Imagine this scenario: You sit down at an interview for a prospective job. The man interviewing you asks you to tell him about a time you exhibited strong leadership. You tell the story of the time you were lifeguarding and an elderly woman had a stroke nearby. You begin to explain that you were the first respondent on the scene and that you proceeded to give the instructions that would later be credited to saving her life.
As you tell the story, you subconsciously touch your nose every ten seconds. Nose-touching is a tell-tale sign that you are not being honest. However, whether you were actually lying or you were just nervous, the signal was sent. Your possible future boss is conscious of body language and notices your tick. He now thinks you are lying to him. There goes the job.

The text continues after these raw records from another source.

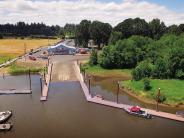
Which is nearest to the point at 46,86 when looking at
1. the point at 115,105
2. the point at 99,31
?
the point at 115,105

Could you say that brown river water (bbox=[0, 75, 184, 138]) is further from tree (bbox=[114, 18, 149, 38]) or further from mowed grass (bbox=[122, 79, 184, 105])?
tree (bbox=[114, 18, 149, 38])

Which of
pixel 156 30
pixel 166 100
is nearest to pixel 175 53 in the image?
pixel 166 100

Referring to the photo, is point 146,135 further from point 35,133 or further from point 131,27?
point 131,27

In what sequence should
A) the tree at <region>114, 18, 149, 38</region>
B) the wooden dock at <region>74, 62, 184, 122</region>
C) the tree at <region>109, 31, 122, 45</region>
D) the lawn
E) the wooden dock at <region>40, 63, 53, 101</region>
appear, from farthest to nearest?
the tree at <region>114, 18, 149, 38</region> → the tree at <region>109, 31, 122, 45</region> → the lawn → the wooden dock at <region>40, 63, 53, 101</region> → the wooden dock at <region>74, 62, 184, 122</region>

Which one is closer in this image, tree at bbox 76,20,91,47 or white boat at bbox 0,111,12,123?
white boat at bbox 0,111,12,123

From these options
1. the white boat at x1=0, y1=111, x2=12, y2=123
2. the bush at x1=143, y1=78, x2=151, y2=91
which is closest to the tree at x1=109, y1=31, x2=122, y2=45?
the bush at x1=143, y1=78, x2=151, y2=91

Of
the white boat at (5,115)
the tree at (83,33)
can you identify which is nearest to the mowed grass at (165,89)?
the white boat at (5,115)

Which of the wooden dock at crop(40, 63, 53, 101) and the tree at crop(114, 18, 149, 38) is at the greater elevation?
the tree at crop(114, 18, 149, 38)
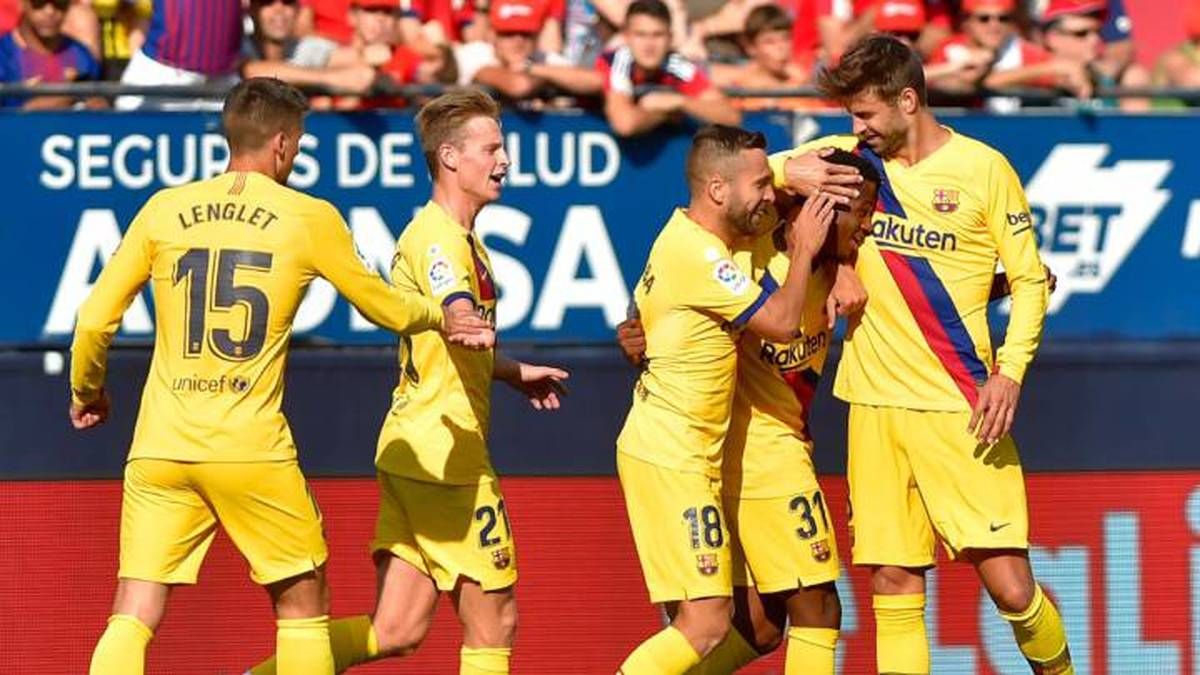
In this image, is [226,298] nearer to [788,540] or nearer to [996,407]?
[788,540]

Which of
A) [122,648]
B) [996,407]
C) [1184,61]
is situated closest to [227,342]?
[122,648]

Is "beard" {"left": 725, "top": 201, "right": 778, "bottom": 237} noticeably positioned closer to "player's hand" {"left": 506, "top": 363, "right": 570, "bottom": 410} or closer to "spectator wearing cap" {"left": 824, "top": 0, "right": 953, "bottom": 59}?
"player's hand" {"left": 506, "top": 363, "right": 570, "bottom": 410}

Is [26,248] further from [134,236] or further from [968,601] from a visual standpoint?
[968,601]

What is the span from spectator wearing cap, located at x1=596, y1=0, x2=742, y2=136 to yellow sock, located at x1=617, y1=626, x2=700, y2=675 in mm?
2296

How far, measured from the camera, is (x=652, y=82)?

This book teaches you how to correlate your body language with your spoken language, so that you are not giving mixed messages. It also teaches you how to detect when you are being lied to and how to notice when a female is subtly showing you signs of interest.
5. Freakanomics: A Rogue Economist Explores the Hidden Side of Everything by Steven D. Levitt and Stephen J. Dubner
Steven D. Levitt is a wildly creative academic. He earned his Bachelors degree at Harvard University and his Ph.D at MIT. As opposed to sitting mightily on his high horse and preaching to the masses condescendingly – which he could very well do with little objection from anyone – he took a new approach to studying the field of economics.

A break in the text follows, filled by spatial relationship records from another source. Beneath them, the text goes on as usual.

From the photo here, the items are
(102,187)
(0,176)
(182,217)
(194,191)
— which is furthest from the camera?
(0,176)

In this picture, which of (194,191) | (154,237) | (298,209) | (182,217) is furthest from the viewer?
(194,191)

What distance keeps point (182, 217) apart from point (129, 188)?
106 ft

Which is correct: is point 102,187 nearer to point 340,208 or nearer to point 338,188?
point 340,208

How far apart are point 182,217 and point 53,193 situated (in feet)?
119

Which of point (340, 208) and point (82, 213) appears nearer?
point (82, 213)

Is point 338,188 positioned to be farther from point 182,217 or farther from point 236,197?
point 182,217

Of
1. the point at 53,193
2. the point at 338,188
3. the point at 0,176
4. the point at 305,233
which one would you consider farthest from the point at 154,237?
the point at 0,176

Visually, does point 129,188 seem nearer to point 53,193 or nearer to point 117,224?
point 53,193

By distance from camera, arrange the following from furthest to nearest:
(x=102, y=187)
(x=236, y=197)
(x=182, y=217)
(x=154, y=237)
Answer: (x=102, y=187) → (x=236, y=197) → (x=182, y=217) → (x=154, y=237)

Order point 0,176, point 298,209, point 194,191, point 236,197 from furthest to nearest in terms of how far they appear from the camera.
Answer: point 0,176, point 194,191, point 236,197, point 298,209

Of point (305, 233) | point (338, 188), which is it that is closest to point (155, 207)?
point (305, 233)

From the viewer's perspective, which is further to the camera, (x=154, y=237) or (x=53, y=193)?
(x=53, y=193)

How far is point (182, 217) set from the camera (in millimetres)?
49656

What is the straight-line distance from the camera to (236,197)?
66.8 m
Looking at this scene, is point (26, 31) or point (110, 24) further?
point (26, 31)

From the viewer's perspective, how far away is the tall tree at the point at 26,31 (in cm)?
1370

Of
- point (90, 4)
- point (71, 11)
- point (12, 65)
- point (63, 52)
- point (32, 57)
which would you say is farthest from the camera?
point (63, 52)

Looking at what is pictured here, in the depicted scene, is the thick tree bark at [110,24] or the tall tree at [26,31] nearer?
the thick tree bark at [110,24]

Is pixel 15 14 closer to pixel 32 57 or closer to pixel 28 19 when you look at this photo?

In Freakanomics, he uses his expertise to pose question like, “What do schoolteachers and sumo wrestlers have in common?” and “How is the Ku Klux Klan like a group of real estate agents?” The reason this book is so essential to becoming successful in life is because of its moral: use your existing knowledge to think outside the box.
Textbooks can only teach you so much and take you so far. Someone once told me, “A students teach B students how to work for C students.” What that means is that if you spend all your time playing by the rules, you will only go as far as the existing system lets you.
The point of life is not to subside to a uniform type of thinking, but to exercise your own individual insight on whatever it is you are interested in. Levitt is the golden example that in order to make a name for yourself and become successful, you not only have to be smart but you must also be creative as Hell.